Ian Cunningham | January 30, 2008, 11:07am | #

AUGH! Normally work-safe Hit & Run filled with German Ass! ABORT! ABORT!

Kolohe | January 30, 2008, 11:08am | #

Isn't this normally the punchline of any joke regarding TSA?

And it's a good thing neither 60 min nor 20/20 ever did a story on naked air, or else they would probably be out $5.6 million dollars.

lunchstealer | January 30, 2008, 11:10am | #

DO NOT WANT!

Seriously, though. Don't let the FCC find out about this. They'll get all Sipowitz on their ass.

de stijl | January 30, 2008, 11:11am | #

The other great German fashion faux-pas analyzed here.

No. The other German fashion faux pas is wearing black socks with sandals.

Randolph Carter | January 30, 2008, 11:14am | #

I was about to say, you'd better put some fuzzy bubbles over those asses or you might get NYPD Blue'd

Jennifer | January 30, 2008, 11:15am | #

I hope those flight attendants are paid hundreds of thousands of dollars for this.

= = = =

### Set tasks
A: Reproduce the comment thread between "Ian Cunningham |" and "joke regarding TSA?", inclusive.
B: According to de stijl in the comment thread, what is the other German fashion faux pas?
The rows have no connection to the comment thread.

(Questions about pictured scenes)
= = = =

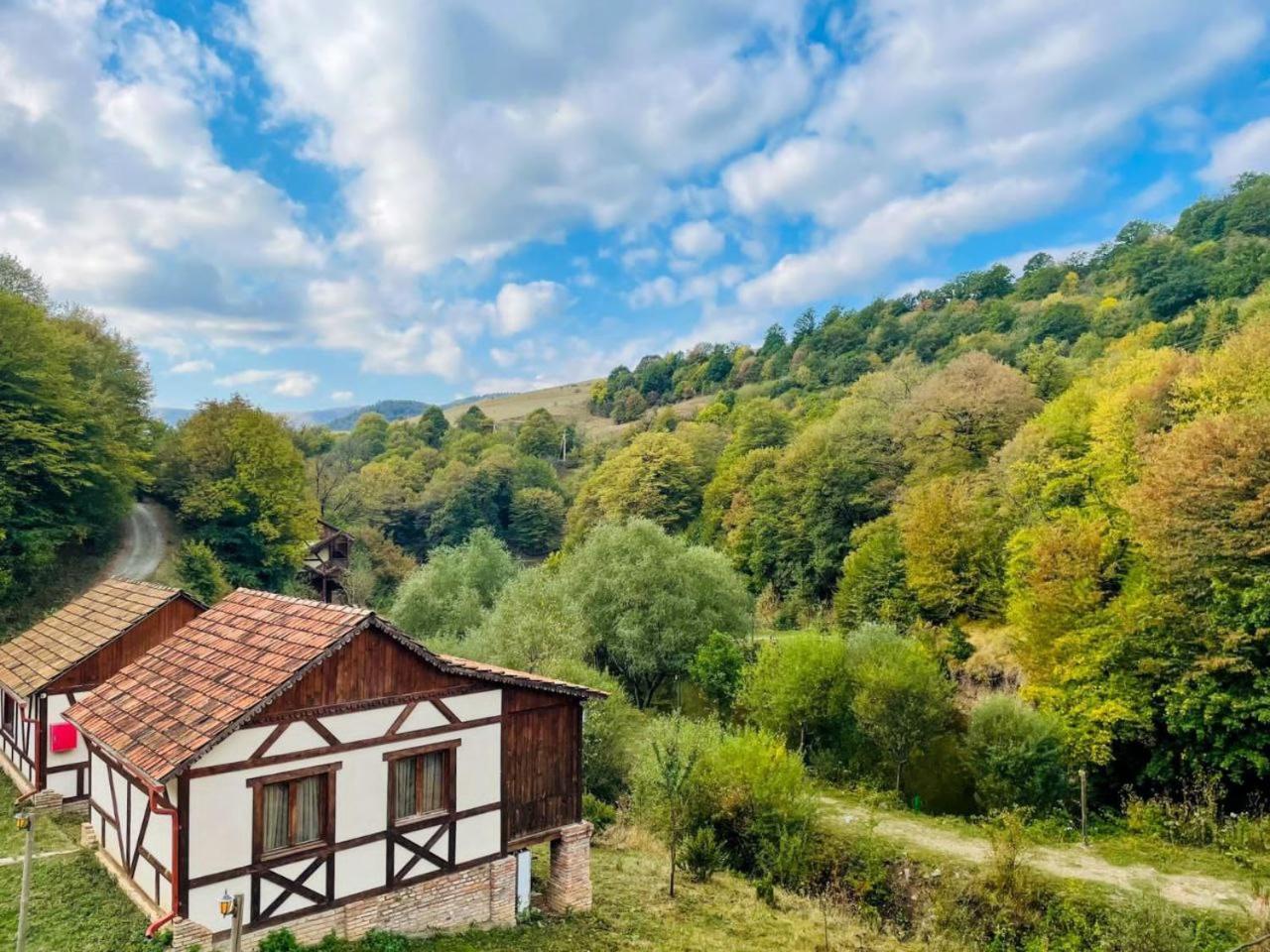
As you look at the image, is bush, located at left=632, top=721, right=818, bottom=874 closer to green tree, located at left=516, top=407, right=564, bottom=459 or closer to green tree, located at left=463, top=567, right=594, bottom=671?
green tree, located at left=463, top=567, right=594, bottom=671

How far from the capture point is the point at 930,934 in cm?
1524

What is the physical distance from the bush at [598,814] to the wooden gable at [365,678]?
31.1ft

= = = =

### Solutions to the exercise
A:
Ian Cunningham | January 30, 2008, 11:07am | #

AUGH! Normally work-safe Hit & Run filled with German Ass! ABORT! ABORT!

Kolohe | January 30, 2008, 11:08am | #

Isn't this normally the punchline of any joke regarding TSA?

B: Wearing black socks with sandals.